Please convert the records below into a numbered list with one line per item, leaving out the blank lines.

-*-*-

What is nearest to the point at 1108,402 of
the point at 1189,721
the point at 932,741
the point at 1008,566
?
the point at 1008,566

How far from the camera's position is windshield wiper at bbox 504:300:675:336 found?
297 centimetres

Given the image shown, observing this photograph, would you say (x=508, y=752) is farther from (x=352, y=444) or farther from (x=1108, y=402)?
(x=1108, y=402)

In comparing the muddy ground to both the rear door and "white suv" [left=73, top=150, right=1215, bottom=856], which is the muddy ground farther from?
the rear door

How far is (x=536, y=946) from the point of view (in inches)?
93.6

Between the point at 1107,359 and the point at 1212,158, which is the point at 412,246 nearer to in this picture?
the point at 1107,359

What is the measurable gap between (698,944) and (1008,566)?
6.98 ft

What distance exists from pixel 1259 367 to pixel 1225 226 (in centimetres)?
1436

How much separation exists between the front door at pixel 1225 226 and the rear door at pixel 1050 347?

-*-*-

Result for this task:
1. What is nearest to the point at 1108,402 of
2. the point at 1189,721
3. the point at 932,741
4. the point at 1008,566
5. ?
6. the point at 1008,566
7. How far from the camera's position is windshield wiper at bbox 504:300:675:336 found?
8. 297 centimetres
9. Given the image shown, observing this photograph, would you say (x=508, y=752) is farther from (x=352, y=444) or farther from (x=1108, y=402)?
10. (x=1108, y=402)
11. In comparing the muddy ground to both the rear door and "white suv" [left=73, top=150, right=1215, bottom=856], which is the muddy ground farther from?
12. the rear door
13. How far is (x=536, y=946) from the point of view (in inches)?
14. 93.6
15. Between the point at 1107,359 and the point at 1212,158, which is the point at 412,246 nearer to in this picture?
16. the point at 1107,359
17. What is the measurable gap between (698,944) and (1008,566)?
18. 6.98 ft
19. What distance exists from pixel 1259 367 to pixel 1225 226 (in centimetres)?
20. 1436
21. How much separation exists between the front door at pixel 1225 226 and the rear door at pixel 1050 347?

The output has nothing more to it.